Une enseigne emblématique en difficulté
Les librairies Gibert, connues de générations d’étudiants, de lecteurs et de passionnés de livres d’occasion, traversent une période critique. L’enseigne, très liée à l’histoire culturelle parisienne, notamment dans le Quartier latin, doit faire face à d’importantes difficultés économiques.
Le placement en redressement judiciaire permet à une entreprise en difficulté de poursuivre son activité sous le contrôle du tribunal. L’objectif est de trouver une solution pour maintenir les magasins ouverts, préserver les emplois et réorganiser les dettes.
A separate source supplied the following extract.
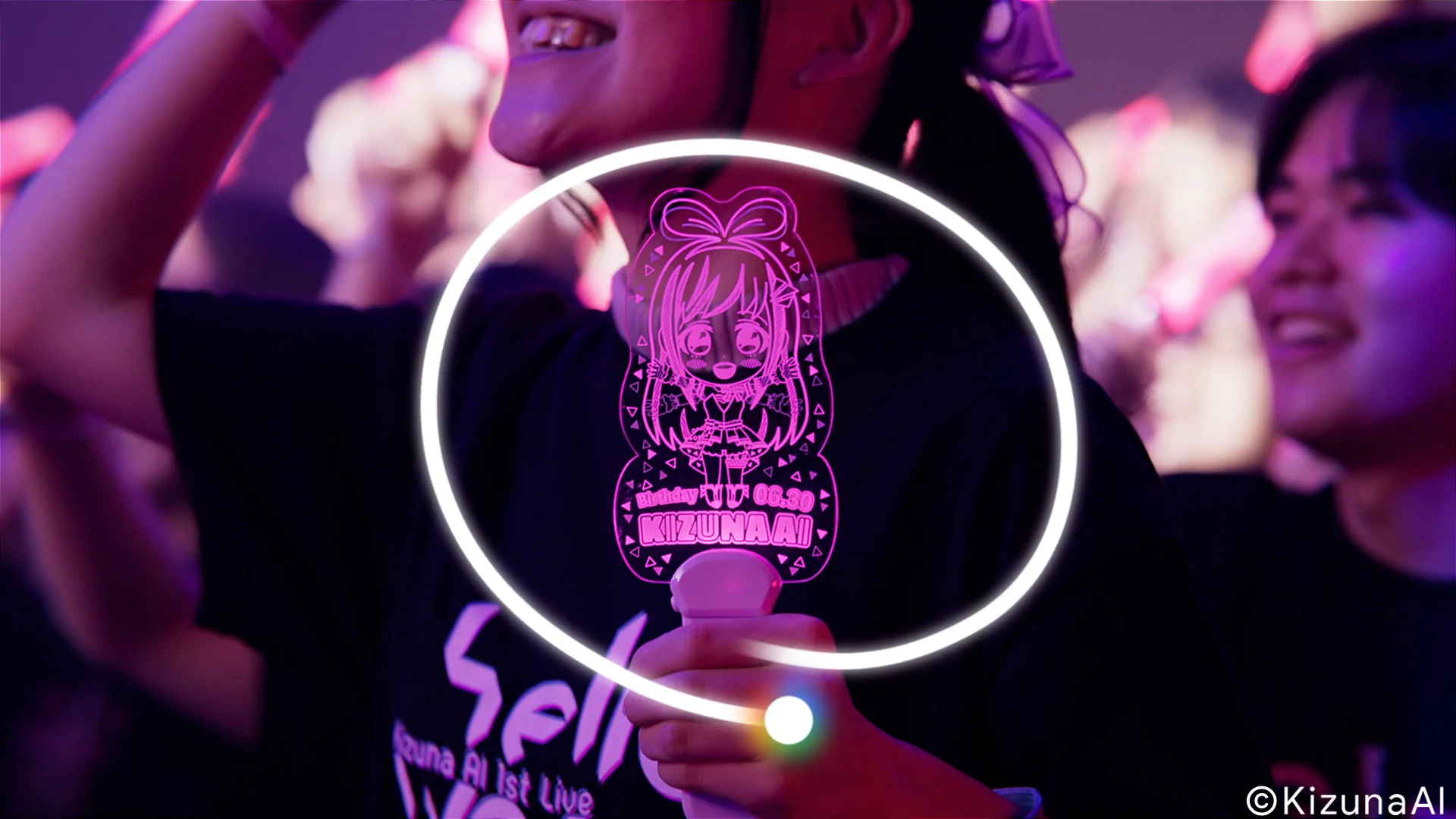 Un fan che tiene un light stick a tema KizunaAI a un concerto.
Cette procédure ouvre généralement une période d’observation durant laquelle la situation financière de l’entreprise est examinée. À l’issue de cette période, plusieurs scénarios sont possibles : un plan de redressement, une reprise partielle ou, si aucune solution viable n’est trouvée, une liquidation judiciaire.
Un symbole du livre d’occasion fragilisé
Gibert occupe une place particulière dans le paysage culturel français. L’enseigne s’est imposée grâce à son modèle mêlant livres neufs, livres scolaires, ouvrages universitaires et livres d’occasion. Mais ce secteur est aujourd’hui fragilisé par la baisse de fréquentation de certains commerces physiques, la concurrence en ligne et les changements dans les habitudes de consommation.
Une page de la vie culturelle parisienne en suspens
Au-delà d’une simple difficulté commerciale, la situation de Gibert inquiète parce qu’elle touche à un symbole. Pour beaucoup de Parisiens, d’étudiants et de lecteurs, Gibert est un lieu de passage, de découverte et de mémoire. Son avenir reste désormais suspendu aux prochaines décisions judiciaires.